EXCLUSIVO: O ator escolhido para interpretar o próximo James Bond tem “exalar apelo sexual”, bem como as coisas óbvias, como ser capaz de atuar, diz a diretora de elenco de 007, Nina Gold.
Além disso, como esta coluna observou há muito tempo, o candidato escolhido para interpretar o Comandante Bond de Ian Fleming deveria ser jovem o suficiente para interpretá-lo em três ou quatro, ou mais filmes.
Embora o acordo de Gold com a Amazon MGM tenha acabado de ser oficialmente assinado, ela está de olho nos potenciais herdeiros de Daniel Craig há um bom tempo.
A propósito, Craig fez cinco fotos para Barbara Broccoli e Michael G. Wilson na Eon Productions: Casino Royale, Quantum of Solace, Skyfall, Spectre e Não há tempo para morrer.
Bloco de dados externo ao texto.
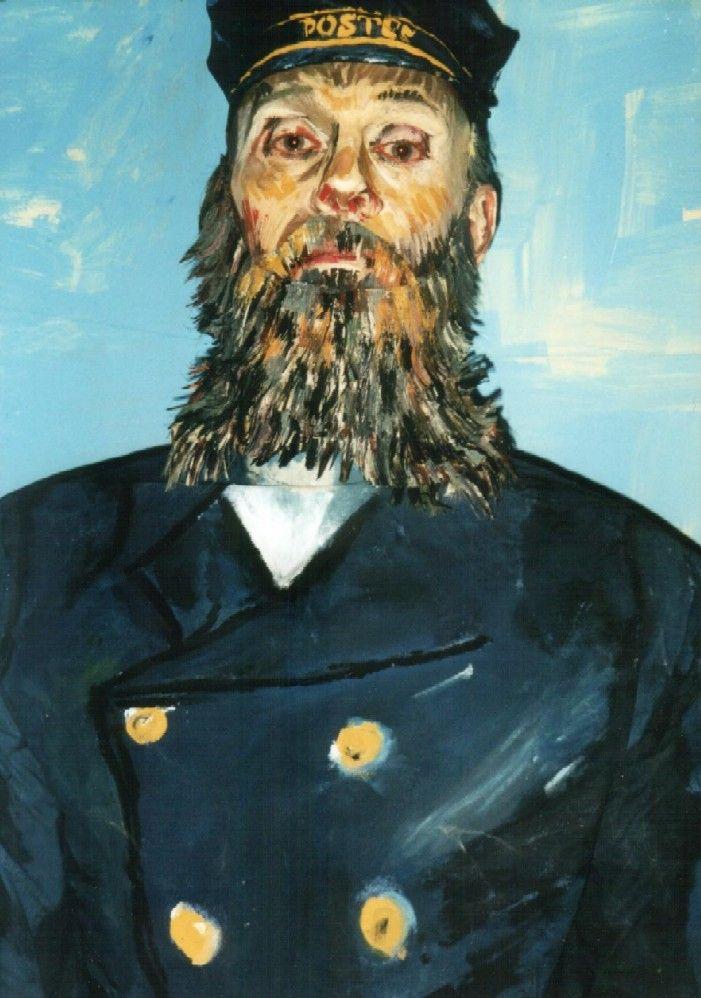 Chris Channing living painting - 'van Gogh'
Mês passado eu vi Gold em várias primeiras noites no West End de Londres; uma semana estávamos em três produções em noites consecutivas. Não é nenhum segredo que os diretores de elenco de todo o mundo verificam as criaturas do palco. Foi assim que os ex-executivos de Bond encontraram Craig. Para Broccoli, foi a combinação do trabalho de Craig no filme de Matthew Vaughn de 2004 Bolo de camadas (que também apresentava Ben Whishaw, o futuro “Q”), o que ela tinha visto dele no palco no filme de David Rabe Agitação no Old Vic e sua atuação ao lado de Michael Gambon em Caryl Churchill’s Um número no Royal Court Theatre.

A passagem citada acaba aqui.